Она не стала садиться за стол. Ела стоя, быстро, откусывая маленькие кусочки и запивая их водой прямо из-под крана. Вода была холодной, с привкусом хлорки. Тост был сладким, хрустящим. Этот скромный ужин, в полной тишине, рядом со спящим телом матери, был верхом ее вечернего быта.


Съев, она так же бесшумно сполоснула за собой кружку, вытерла крошки со стола и вернулась в свою комнату. Снова закрыла дверь. Теперь ее убежище стало настоящей крепостью. Она была в безопасности до самого утра.


И наступило ее любимое время.


В углу ее комнаты, на маленькой тумбочке, стоял старенький, пузатый телевизор. Подарок от бабушки на день рождения, еще до того, как все стало совсем плохо. Он был ее окном в другой мир. Лена забралась с ногами на кровать, укуталась в одеяло. Взяла пульт, который был перемотан скотчем, и нажала на кнопку.


Экран вспыхнул, и комната наполнилась светом и звуком. Она включила свой любимый канал. Каждый вечер, в девять часов, здесь начинался «Большой кинопоказ». Сегодня показывали какую-то старую американскую мелодраму.


Для Лены это было магией. На полтора-два часа ее маленькая комната исчезала. Исчезали серые обои, стол с учебниками, тяжелая тишина за дверью. Она переносилась в другой мир. В мир, где люди жили в красивых домах, ездили на элегантных машинах, влюблялись, ссорились, но всегда находили выход. Их проблемы казались ей такими… чистыми. Понятными. Они не тонули в липком, удушающем болоте зависимости. Они разговаривали друг с другом, даже когда кричали. Они жили.


Она смотрела на экран, и ее лицо, до этого непроницаемое и взрослое, смягчалось. В ее глазах отражались огни ночного города, счастливые улыбки героев. Она забывала о горящей щеке, о пустом холодильнике, о спящей за стеной матери. Она была там, с ними. Переживала их радости и печали. Она отдыхала.


Это было ее личное, украденное у реальности время. Время, когда она могла просто быть. Просто смотреть кино. Когда никто ничего от нее не требовал, не кричал, не плакал. Когда можно было не бояться. Эти два часа были самой большой роскошью в ее жизни. Единственным островком света в беспросветном, сером дне. И она ценила каждую минуту.

Глава 7. Хозяйка дома

Мир сузился до пятна света от фонарика, выхватывающего из темноты невозможную сцену.
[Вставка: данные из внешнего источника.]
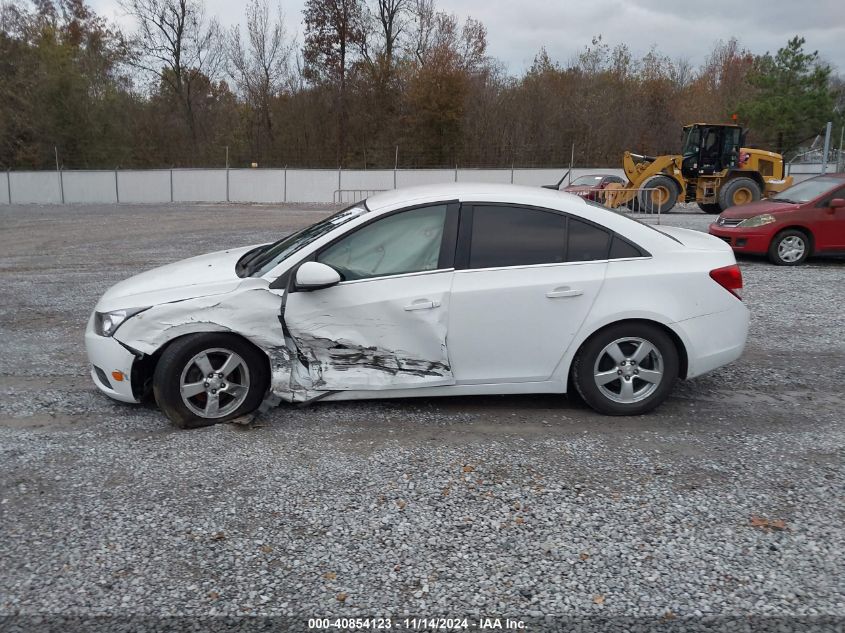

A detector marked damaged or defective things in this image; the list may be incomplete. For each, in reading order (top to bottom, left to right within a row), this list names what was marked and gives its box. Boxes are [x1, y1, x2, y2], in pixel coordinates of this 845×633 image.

damaged car door [282, 202, 454, 390]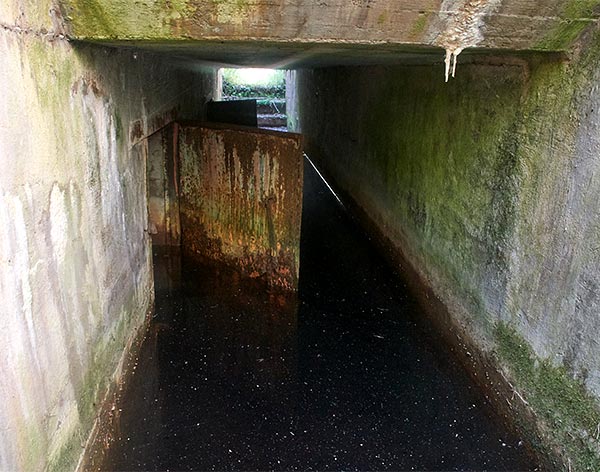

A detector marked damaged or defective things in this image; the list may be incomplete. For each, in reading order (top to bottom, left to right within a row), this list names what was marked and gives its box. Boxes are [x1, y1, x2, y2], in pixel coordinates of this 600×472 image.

rusty metal partition [176, 123, 302, 290]
rust stain on metal [176, 123, 302, 290]
rusted steel plate [176, 121, 302, 292]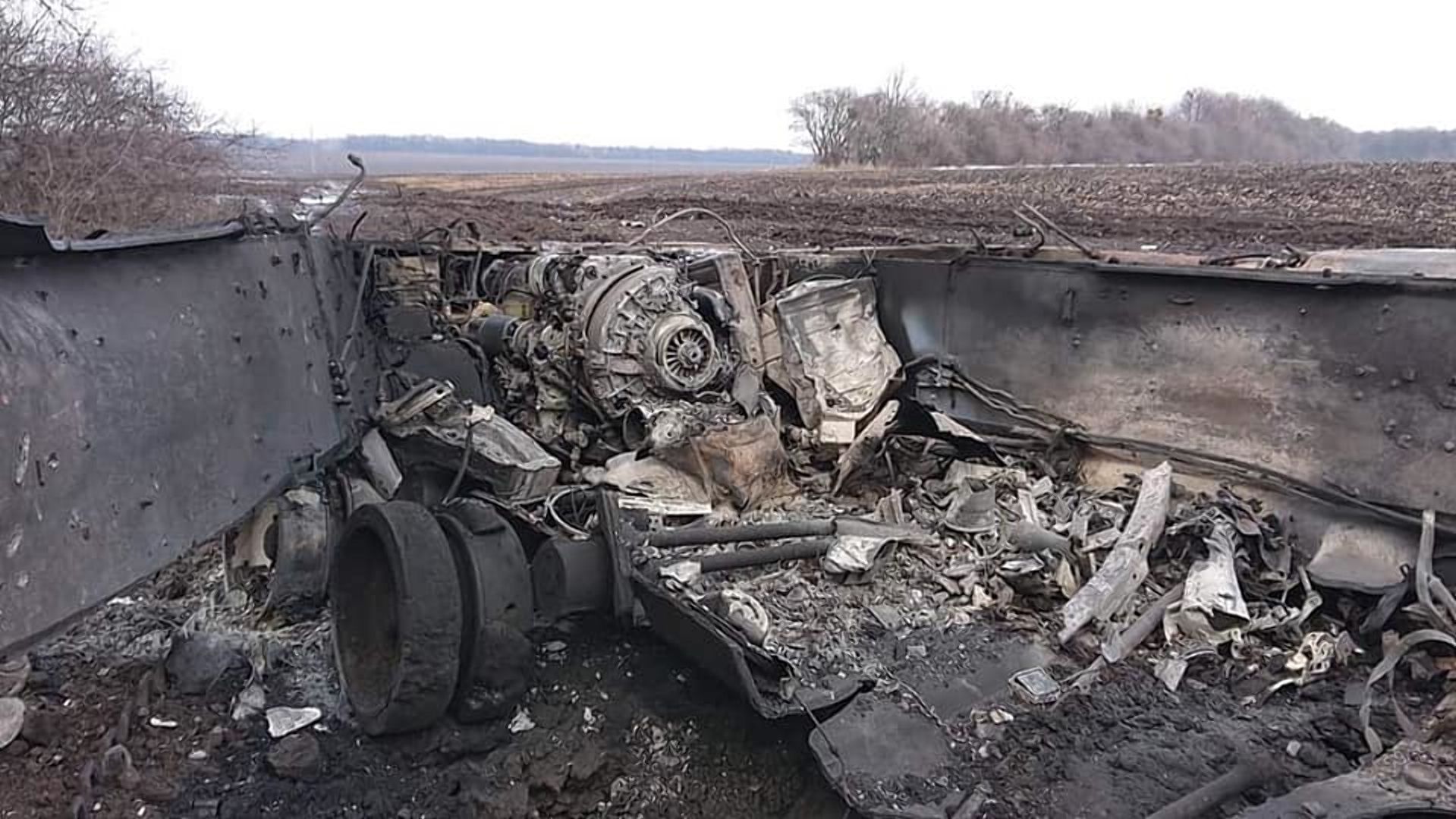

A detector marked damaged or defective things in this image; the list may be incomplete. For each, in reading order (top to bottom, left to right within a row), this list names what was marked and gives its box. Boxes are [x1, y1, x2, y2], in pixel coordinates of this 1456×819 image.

burnt rubber [329, 501, 461, 738]
burnt rubber [437, 501, 540, 723]
burned engine [461, 252, 747, 455]
charred wreckage [2, 182, 1456, 814]
explosion damage [2, 189, 1456, 814]
destroyed armored vehicle [2, 186, 1456, 819]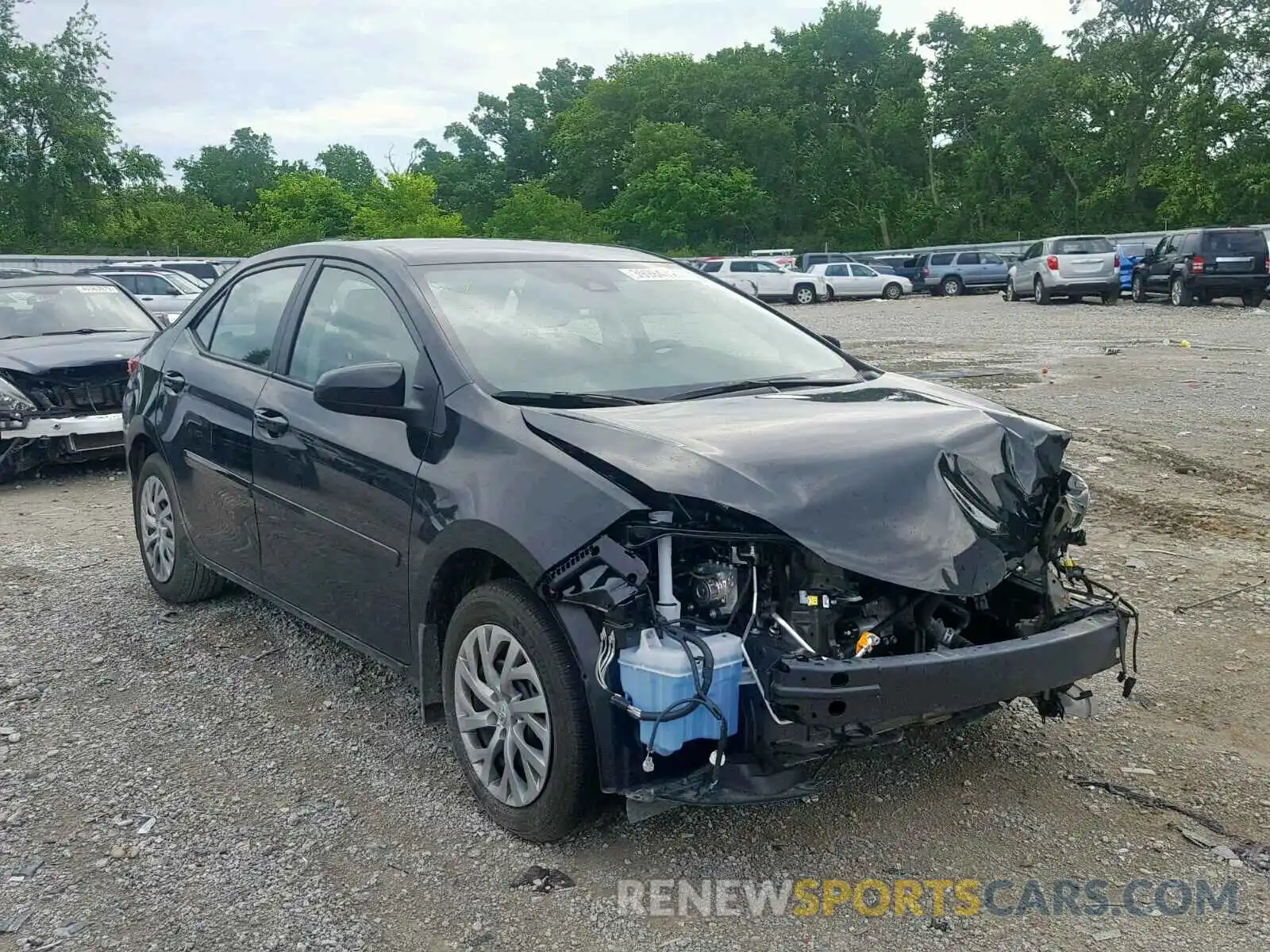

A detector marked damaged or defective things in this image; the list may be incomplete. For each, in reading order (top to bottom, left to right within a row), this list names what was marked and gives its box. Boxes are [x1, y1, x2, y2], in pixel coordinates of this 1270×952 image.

broken headlight assembly [0, 375, 35, 432]
crushed hood [0, 332, 153, 375]
damaged black sedan [1, 275, 162, 485]
damaged black sedan [121, 238, 1143, 843]
crushed hood [523, 375, 1072, 593]
dented hood crease [523, 375, 1072, 593]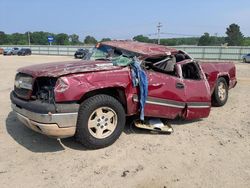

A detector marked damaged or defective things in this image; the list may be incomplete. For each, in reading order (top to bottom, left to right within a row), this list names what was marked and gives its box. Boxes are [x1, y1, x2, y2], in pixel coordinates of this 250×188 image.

crumpled hood [17, 60, 123, 78]
shattered windshield [83, 44, 135, 66]
damaged front bumper [10, 92, 78, 138]
damaged red truck [10, 40, 236, 148]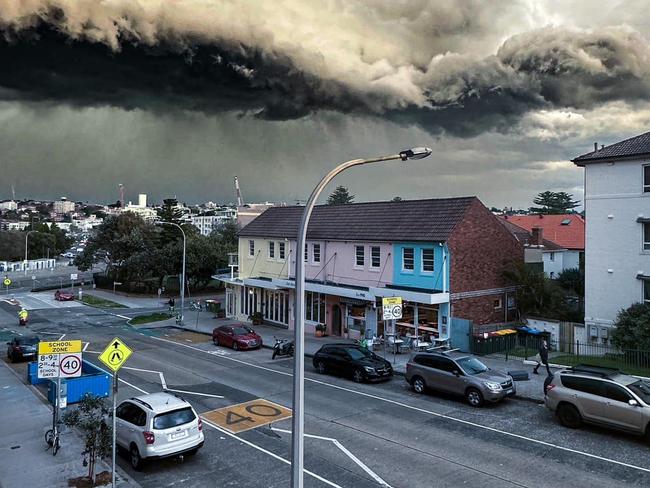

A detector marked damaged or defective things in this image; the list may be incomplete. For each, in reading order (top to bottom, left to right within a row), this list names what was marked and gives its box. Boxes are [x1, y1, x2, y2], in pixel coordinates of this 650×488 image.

yellow road patch [202, 398, 292, 432]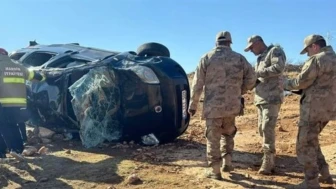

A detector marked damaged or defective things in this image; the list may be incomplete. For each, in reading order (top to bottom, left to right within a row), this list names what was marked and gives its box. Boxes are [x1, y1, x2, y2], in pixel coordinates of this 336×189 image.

overturned vehicle [9, 42, 189, 148]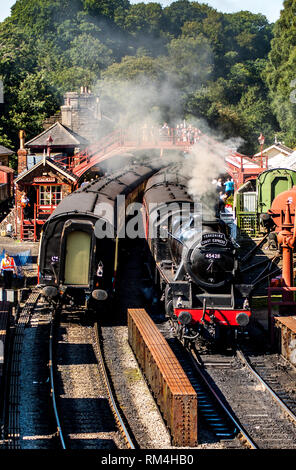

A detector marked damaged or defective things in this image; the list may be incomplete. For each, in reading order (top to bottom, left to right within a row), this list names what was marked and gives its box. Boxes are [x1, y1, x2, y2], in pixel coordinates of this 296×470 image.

rusty metal tank [270, 185, 296, 229]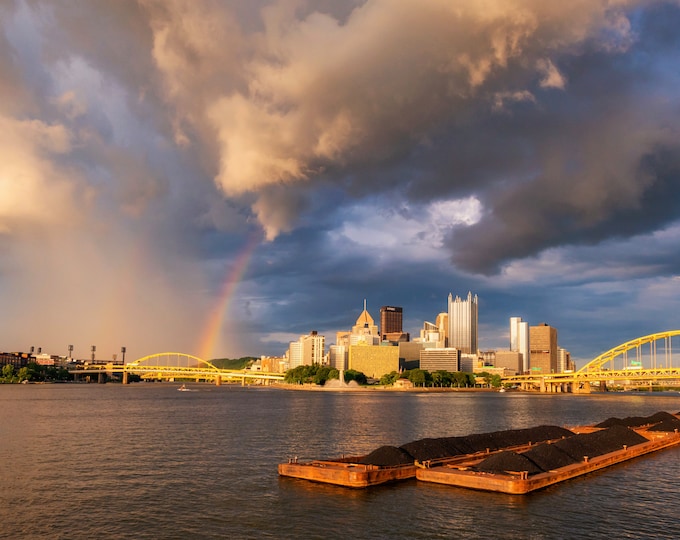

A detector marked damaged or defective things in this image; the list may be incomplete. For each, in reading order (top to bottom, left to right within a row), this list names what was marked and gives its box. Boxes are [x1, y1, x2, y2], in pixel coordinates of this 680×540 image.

rusty barge hull [414, 430, 680, 494]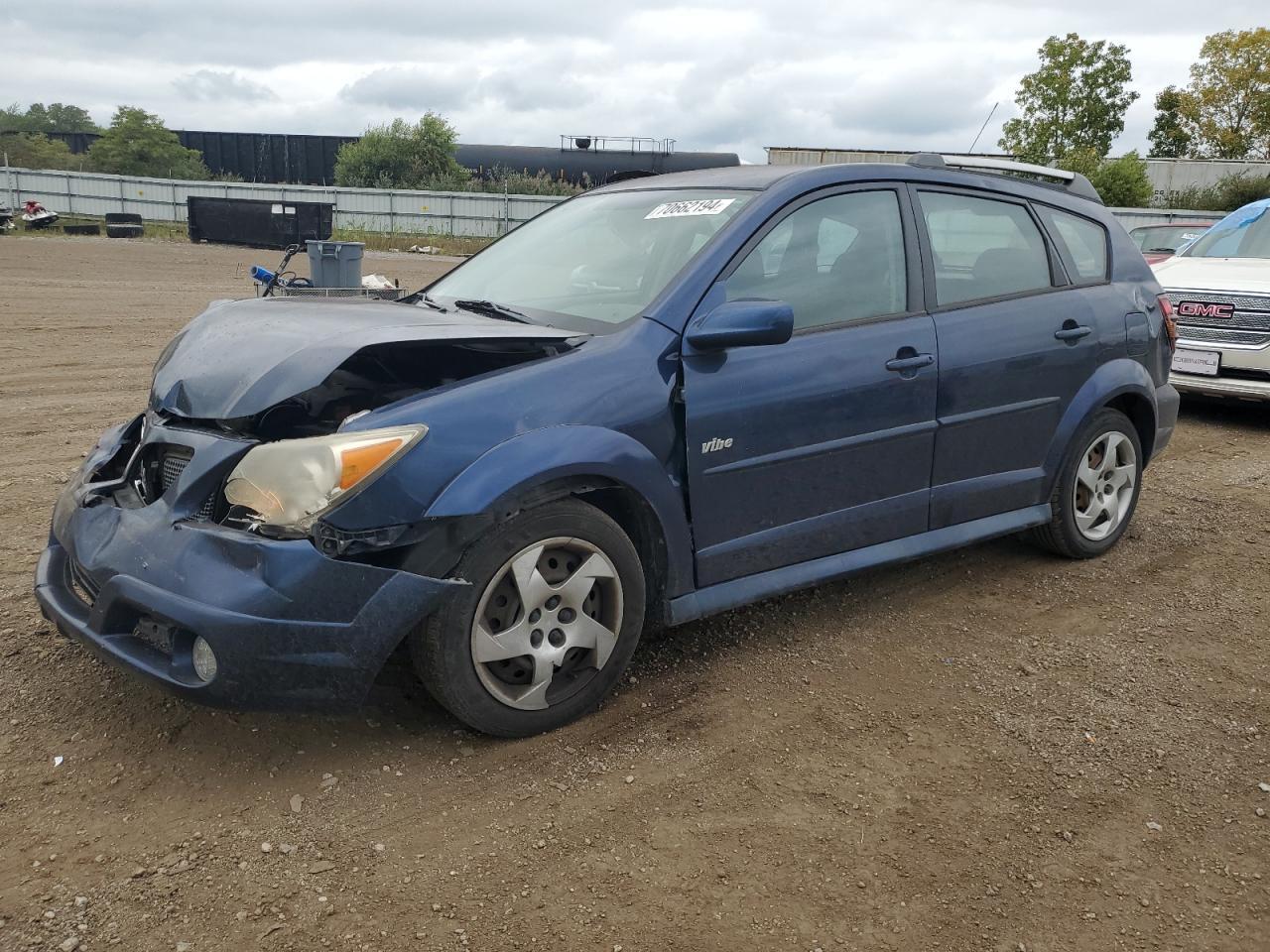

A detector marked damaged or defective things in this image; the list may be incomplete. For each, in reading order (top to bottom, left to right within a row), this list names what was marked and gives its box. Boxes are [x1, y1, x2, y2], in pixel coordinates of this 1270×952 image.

crumpled hood [1159, 254, 1270, 296]
crumpled hood [151, 296, 583, 418]
broken headlight [223, 426, 427, 536]
damaged blue hatchback [32, 158, 1183, 738]
front bumper damage [32, 415, 460, 706]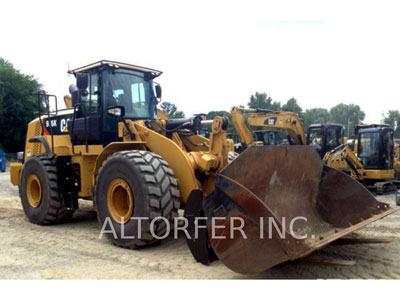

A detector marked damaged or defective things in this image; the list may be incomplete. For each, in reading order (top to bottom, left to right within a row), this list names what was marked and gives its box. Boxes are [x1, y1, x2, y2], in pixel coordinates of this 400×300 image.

rusty bucket interior [202, 145, 396, 274]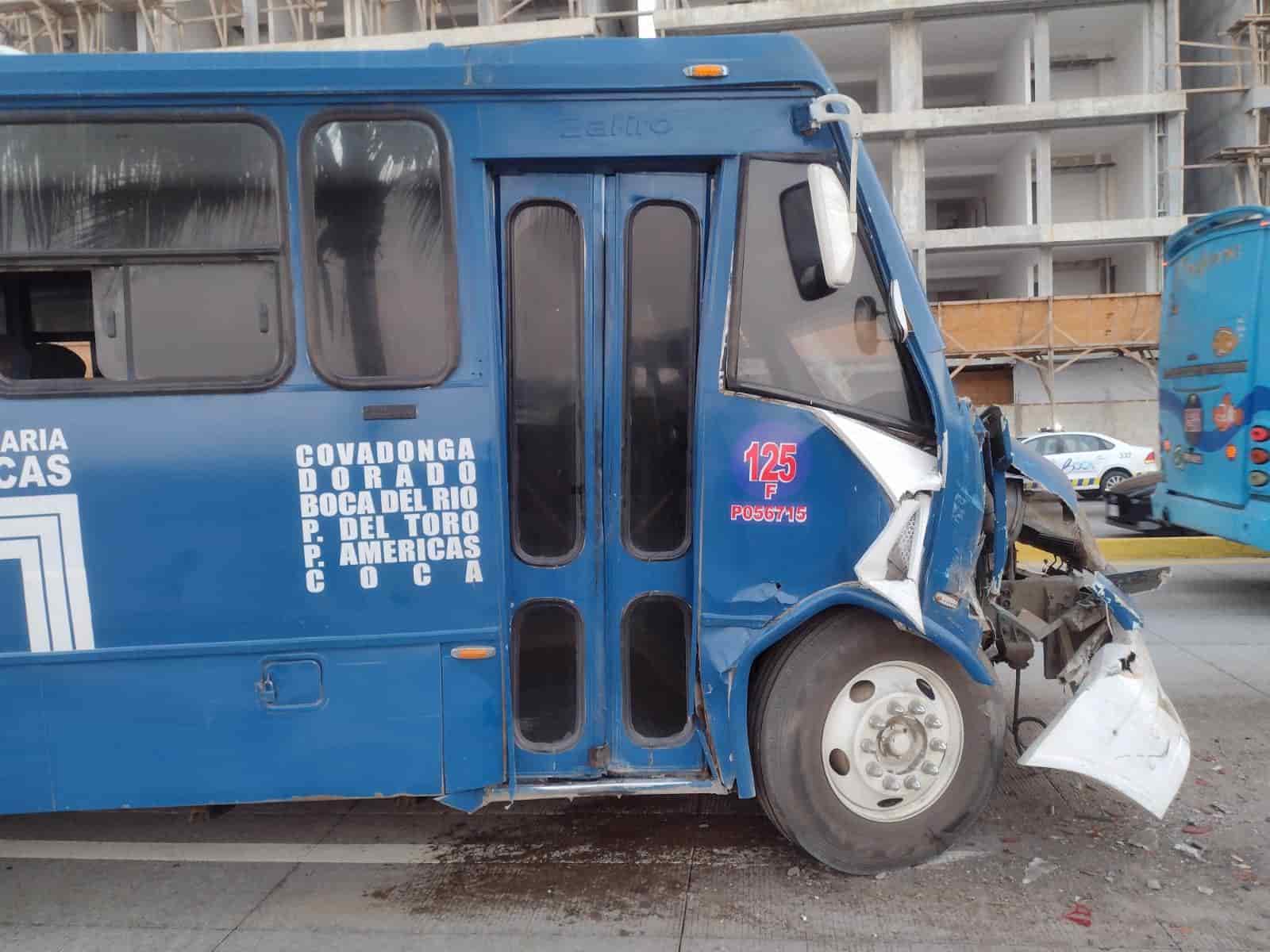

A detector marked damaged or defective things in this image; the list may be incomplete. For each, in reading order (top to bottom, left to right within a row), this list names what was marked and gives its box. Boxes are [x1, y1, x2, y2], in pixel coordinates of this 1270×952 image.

torn white metal panel [818, 411, 940, 508]
torn white metal panel [853, 492, 934, 635]
detached bumper [1016, 629, 1183, 822]
torn white metal panel [1021, 629, 1188, 822]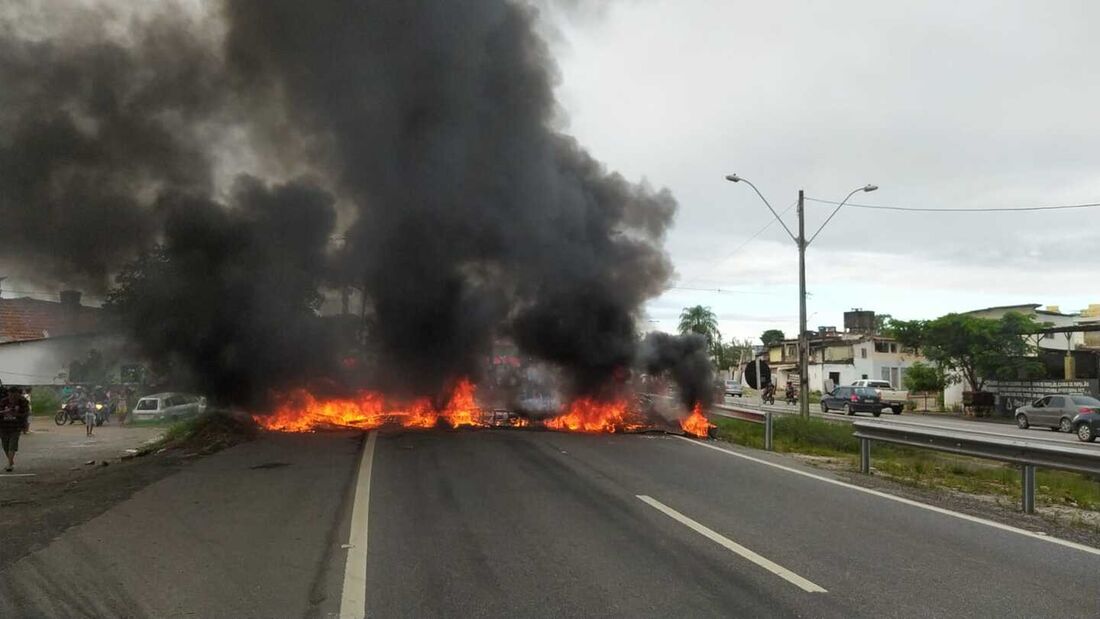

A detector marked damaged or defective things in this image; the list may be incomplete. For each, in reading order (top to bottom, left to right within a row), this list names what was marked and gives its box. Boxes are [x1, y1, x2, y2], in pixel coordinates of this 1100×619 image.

Время не просто остановилось, оно свернулось, загустело, превратилось в янтарь, навеки запечатав Лену в этом мгновении чистого, дистиллированного ужаса.


Она смотрела на женщину. И чем дольше она смотрела, тем больше деталей проступало сквозь пелену первобытного страха, и эти детали были страшнее, чем сам факт ее присутствия.


Ее платье, на первый взгляд просто темное и старое, при ближайшем рассмотрении оказалось покрыто тончайшим, едва заметным слоем серой пыли, но не той пыли, что лежит на забытых вещах. Эта пыль казалась частью самой ткани, словно платье было соткано из праха и сумерек. Оно не мялось, не имело складок, а облегало неподвижную фигуру, как саван.


Ее руки, спокойно лежащие на коленях, были сложены одна на другую. Пальцы были длинными, тонкими, с аккуратными, но тоже серыми ногтями. На безымянном пальце правой руки виднелось простое, широкое кольцо из тусклого, потемневшего металла, похожего на олово или свинец. Оно не блестело, а впитывало свет, как черная дыра.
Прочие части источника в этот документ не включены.